Гюго наградил Квазимодо благосклонными взглядами мраморных изваяний и храминой собора; Гуинплену досталась невеста — слепая Дея. Франсуа, ждущему свои механические руки, я дарую горы…
Отец кладет трубку и кричит Франсуа:
— Звонили Анри и Поль. Тебе привет!
Анри и Поль… Франсуа лежит на диване в полутемной кухне и повторяет про себя: «Анри и Поль, Анри и Поль, Анрииполь…» — пока слова не утрачивают свое значение и не складываются в приятную мелодию, музыкальную фразу: «анрииполь, анрииполь, анриипольанрииполь», которая постепенно стирает бормотание радио, грозовое небо за окном, жужжание мух, вьющихся в дверном проеме, пленку пота на лбу Франсуа… Пока эта мелодия не воскрешает перед его внутренним взором картины: зелень, свежесть, запах листьев и воды — она тоже как будто зеленая; темное дерево стен шале в Мерибель-ан-Вануаз — тысяча пятьсот метров над уровнем моря, — холодный сланец облицовки стен никогда не видел солнца, к нему так хорошо прислоняться разгоряченным лбом, спиной, животом. Ледяной ручей, гладкая круглая галька, которую кладут под язык; ущелья и перевалы, где даже летом не тает снег — когда кладешь его в рот, от холода ломит зубы.

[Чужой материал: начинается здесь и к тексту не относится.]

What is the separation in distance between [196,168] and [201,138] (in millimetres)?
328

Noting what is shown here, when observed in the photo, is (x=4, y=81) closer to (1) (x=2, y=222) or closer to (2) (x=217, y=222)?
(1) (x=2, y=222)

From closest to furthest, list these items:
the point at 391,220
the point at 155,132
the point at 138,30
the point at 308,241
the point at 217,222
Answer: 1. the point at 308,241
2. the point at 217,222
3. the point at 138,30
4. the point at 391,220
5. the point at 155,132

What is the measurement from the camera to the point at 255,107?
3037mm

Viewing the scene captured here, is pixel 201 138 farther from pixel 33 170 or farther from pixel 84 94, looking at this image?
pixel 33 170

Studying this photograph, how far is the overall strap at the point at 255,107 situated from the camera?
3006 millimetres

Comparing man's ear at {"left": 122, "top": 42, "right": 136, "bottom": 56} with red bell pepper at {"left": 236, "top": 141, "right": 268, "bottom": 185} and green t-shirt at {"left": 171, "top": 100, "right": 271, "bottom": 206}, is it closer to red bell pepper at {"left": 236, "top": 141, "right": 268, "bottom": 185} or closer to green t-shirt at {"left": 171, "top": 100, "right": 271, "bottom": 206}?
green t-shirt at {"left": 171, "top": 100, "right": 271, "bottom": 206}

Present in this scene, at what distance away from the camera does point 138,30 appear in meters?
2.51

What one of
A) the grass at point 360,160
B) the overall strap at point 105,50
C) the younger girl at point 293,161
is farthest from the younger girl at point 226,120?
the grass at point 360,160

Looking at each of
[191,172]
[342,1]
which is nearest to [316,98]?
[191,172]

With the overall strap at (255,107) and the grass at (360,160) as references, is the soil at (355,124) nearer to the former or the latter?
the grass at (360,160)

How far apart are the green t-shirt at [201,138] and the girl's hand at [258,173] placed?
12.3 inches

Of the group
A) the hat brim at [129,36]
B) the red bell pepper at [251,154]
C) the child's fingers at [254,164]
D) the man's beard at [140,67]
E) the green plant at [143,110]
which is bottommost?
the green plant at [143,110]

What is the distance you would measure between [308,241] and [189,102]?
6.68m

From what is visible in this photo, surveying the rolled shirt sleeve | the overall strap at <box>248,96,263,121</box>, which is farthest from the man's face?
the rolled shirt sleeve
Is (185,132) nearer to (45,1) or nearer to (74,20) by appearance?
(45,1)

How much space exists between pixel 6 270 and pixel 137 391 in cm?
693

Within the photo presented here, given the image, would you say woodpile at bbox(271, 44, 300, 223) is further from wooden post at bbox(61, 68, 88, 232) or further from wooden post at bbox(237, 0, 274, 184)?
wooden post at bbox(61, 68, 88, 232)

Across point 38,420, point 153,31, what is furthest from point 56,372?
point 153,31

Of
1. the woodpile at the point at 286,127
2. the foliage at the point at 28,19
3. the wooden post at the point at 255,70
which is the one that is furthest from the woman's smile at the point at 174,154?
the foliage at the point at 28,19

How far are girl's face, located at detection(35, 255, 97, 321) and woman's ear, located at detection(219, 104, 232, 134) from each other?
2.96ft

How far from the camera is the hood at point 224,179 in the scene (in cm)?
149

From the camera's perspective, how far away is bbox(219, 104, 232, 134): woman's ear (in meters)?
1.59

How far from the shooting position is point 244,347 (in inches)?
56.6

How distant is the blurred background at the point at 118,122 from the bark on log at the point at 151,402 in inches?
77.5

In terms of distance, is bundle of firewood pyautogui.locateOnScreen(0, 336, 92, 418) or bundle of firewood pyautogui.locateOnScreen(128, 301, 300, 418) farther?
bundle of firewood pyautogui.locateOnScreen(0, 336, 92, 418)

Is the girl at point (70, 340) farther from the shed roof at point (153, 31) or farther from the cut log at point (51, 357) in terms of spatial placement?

В Центре протезирования Берси с него сняли слепок торса, специалист подогнал кожаные наплечники, отрегулировал длину спинного ремня и тросиков. Франсуа, маясь от июльской жары, ждет даты окончательной примерки, а вернее, просто проводит день за днем до единственного гарантированного в его жизни момента — кроме смерти, разумеется. Франсуа прекрасно это понимает, но вовсе не грустит. Врач уверяет, что отныне он сможет самостоятельно есть, носить сумку, находить удобное положение для тела, для плеч, чтобы их изгиб казался нормальным, чтобы Франсуа стал незаметным, невидимым для посторонних глаз.
Прекрасная мечта в двадцать два года: стать невидимкой.